As Uncertainty Rises, Seek the Safety of U.S. Bonds | ETF Trends

Investors continue to seek the safety of U.S. bonds amid the second week of Russia’s invasion of Ukraine. As such, yields are starting to rise as more investors pile into Treasury notes.

“Yields have seen sharp falls since Russia invaded Ukraine on Feb. 24, with investors flocking to safe haven assets amid the uncertainty,” reports CNBC. “On Wednesday, however, the 10-year Treasury yield saw its biggest one-day jump since 2020, rising 18 basis points, as investors ditched government bonds for risk assets like stocks.”
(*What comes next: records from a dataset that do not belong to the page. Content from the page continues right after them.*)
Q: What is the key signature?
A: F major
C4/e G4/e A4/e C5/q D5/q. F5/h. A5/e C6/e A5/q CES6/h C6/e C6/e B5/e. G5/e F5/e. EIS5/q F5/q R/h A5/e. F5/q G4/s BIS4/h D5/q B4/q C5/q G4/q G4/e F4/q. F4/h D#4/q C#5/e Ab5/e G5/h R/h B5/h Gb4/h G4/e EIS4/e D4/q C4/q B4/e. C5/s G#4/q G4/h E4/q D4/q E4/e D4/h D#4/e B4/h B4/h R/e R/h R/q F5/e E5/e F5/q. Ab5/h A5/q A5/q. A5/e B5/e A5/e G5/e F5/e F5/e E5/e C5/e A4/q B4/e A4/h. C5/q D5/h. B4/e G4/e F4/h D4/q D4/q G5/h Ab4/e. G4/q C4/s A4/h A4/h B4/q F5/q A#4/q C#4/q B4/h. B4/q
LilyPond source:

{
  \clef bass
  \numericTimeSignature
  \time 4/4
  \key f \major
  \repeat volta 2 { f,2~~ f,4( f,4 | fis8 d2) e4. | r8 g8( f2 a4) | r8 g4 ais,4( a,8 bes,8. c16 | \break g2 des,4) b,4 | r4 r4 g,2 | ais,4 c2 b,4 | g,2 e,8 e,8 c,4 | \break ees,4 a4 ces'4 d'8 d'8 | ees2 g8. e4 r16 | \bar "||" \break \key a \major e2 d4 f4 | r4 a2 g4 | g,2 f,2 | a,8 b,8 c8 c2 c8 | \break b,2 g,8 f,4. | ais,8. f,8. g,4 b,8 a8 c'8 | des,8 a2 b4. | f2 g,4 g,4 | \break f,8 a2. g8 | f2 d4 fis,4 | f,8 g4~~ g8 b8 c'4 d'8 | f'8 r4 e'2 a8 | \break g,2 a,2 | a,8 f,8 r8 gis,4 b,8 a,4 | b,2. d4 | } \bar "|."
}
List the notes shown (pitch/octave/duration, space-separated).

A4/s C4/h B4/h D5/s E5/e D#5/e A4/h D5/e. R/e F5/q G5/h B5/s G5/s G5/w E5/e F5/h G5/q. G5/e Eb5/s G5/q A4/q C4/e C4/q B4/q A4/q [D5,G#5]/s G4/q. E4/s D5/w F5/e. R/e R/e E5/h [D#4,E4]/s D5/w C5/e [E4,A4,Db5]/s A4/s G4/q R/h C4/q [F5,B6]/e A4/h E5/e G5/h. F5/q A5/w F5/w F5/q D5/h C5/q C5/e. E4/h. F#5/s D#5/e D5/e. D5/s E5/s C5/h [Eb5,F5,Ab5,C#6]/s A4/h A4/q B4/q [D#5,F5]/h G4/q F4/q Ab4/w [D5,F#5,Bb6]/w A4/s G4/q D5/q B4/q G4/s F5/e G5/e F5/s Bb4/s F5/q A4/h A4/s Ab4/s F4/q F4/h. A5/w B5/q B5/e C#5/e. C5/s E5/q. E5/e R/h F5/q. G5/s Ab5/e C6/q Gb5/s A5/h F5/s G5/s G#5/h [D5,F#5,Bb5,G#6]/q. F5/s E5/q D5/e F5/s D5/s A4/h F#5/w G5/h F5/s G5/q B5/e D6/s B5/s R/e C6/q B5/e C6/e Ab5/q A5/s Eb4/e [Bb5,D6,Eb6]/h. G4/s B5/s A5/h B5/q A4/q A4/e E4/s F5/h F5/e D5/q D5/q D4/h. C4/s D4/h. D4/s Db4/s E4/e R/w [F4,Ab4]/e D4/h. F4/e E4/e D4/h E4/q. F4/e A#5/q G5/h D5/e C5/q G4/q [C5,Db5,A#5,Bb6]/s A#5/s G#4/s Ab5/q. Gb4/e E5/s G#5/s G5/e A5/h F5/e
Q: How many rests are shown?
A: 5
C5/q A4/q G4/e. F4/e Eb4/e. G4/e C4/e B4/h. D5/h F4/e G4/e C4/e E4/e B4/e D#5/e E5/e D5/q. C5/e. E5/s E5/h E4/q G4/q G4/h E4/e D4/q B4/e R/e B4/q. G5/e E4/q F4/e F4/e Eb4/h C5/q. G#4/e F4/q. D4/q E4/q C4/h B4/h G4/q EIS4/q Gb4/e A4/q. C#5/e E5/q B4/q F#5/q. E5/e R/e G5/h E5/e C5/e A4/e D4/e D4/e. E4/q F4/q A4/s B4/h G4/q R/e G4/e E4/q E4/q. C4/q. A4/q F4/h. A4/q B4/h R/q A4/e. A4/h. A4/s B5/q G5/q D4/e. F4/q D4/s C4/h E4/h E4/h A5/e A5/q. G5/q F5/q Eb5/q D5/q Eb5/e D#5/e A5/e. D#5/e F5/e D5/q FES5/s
Already adding to the rise of inflation is rising energy costs amid the invasion. Thankfully, as the economy continues to ward off the effects of the pandemic, growth has been able to keep up with rising energy costs.

“Fortunately, the U.S. economy has been growing at a strong pace, which should help soften the blow to economic growth from higher energy costs. But it also is exacerbating an upturn in inflation spurred by supply shortages coming out of the pandemic and strong consumer demand,” said Kathy Jones, chief fixed income strategist at the Schwab Center for Financial Research.

Get Active With U.S. Bonds

As bond prices rise, investors can get active exposure with the T. Rowe Price QM U.S. Bond ETF (TAGG). The volatility that investors have been seeing as of late is more than enough reason to hand the keys to the bond portfolio over to a pro.

TAGG seeks to outperform the Bloomberg U.S. Aggregate Bond Index, which is broadly diversified, containing a mix of investment-grade, fixed income instruments that have varying maturity dates. Despite its active management strategy, the fund only carries a 0.08% expense ratio.

The obvious skew is towards U.S. debt, with Treasury notes comprising the majority of holdings. As of March 4, the top holding (11.54% of the fund’s allocation) is Treasury notes that mature in 2026.

The fund comes with a 30-day SEC yield of 2.52% (as of January 31, 2022). The fund will also typically include U.S. government and agency obligations, corporate bonds, mortgage- and asset-backed securities, and U.S. dollar-denominated securities from foreign issuers.